Schlaberg et al describe validation of metagenomic NGS assays for detection of pathogens in cerebrospinal fluid and respiratory specimens. This manuscript is a joint publication of the CAP Microbiology Resource Committee and the American Society for Microbiology. Of note are challenges to interpretation due to incomplete reference sequence databases for pathogen identification and differentiation of human (host) sequence from nonpathogenic or pathogenic microorganisms.

Two papers address use of NGS for detection of germline variants in inherited diseases. Santani et al describe development and validation of NGS panels for inherited genetic diseases associated with mutations in multiple genes. Hegde et al discuss specific aspects of development and validation of whole-exome sequencing or whole-genome sequencing for genetic disease testing. Germane to both of these applications are the selection of genes for analysis that are consistent with the patient's phenotype, the challenges to interpretation of variants and detection of variants of uncertain significance, and the need for access to detailed clinical phenotypic information in order for the laboratory to be able to make a clinical interpretation.

Finally, Gandhi et al present the use of targeted NGS analysis for human leukocyte antigen (HLA) typing and discuss challenges that are related to the high homology among HLA genes, certain genomic regions that are difficult to sequence, and bioinformatics software solutions for HLA haplotype identification.

Other clinical applications of NGS technology that are not included in this series include pharmacogenomic testing and noninvasive prenatal screening of cell-free DNA of fetal origin in maternal plasma.

Next-generation sequencing is a powerful new technology that has rapidly resulted in multiple advancements in biologic research and has already demonstrated the potential to improve molecular diagnostic testing. As the cost, speed, and ease of use of NGS continue to improve, this technology has the potential to replace many of the current molecular testing modalities. However, because NGS represents very-high-complexity testing, assays must be designed and validated by experienced molecular laboratories, and there are still caveats and limitations to its use. In addition, as with any new technology, it is imperative that the analytical and clinical aspects of NGS be carefully validated prior to clinical implementation.

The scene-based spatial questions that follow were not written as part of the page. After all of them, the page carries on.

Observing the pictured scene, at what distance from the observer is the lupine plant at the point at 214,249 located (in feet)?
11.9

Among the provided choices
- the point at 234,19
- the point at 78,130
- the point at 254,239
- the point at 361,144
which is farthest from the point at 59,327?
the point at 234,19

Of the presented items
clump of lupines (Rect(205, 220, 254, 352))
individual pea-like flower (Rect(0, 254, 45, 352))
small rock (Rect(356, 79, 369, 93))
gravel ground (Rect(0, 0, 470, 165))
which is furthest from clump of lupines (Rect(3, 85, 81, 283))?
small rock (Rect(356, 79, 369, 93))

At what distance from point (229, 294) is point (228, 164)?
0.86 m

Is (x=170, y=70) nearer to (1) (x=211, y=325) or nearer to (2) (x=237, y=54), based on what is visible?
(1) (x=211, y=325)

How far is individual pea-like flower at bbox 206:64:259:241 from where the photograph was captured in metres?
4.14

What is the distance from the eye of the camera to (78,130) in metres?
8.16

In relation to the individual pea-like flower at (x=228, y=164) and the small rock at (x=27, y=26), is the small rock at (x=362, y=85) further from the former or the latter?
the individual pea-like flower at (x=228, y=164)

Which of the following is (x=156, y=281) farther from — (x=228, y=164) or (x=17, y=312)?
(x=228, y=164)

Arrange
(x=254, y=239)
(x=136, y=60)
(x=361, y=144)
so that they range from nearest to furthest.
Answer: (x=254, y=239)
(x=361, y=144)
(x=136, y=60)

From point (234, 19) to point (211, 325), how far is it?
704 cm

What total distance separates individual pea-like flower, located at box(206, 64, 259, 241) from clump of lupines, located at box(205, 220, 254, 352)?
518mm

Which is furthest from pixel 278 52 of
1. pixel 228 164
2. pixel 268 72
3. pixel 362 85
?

Although it is unlikely to replace many of the common molecular technologies in current use in the near future, the day may come when almost all molecular testing incorporates NGS technology.

Molecular pathology remains one of the most rapidly advancing diagnostic fields, with changes and improvements to molecular technologies continuing to drive improvements in practice. The manuscripts in this special section are excellent examples of how quickly expert molecular pathology laboratories have been able to adapt and validate new technologies for clinical use.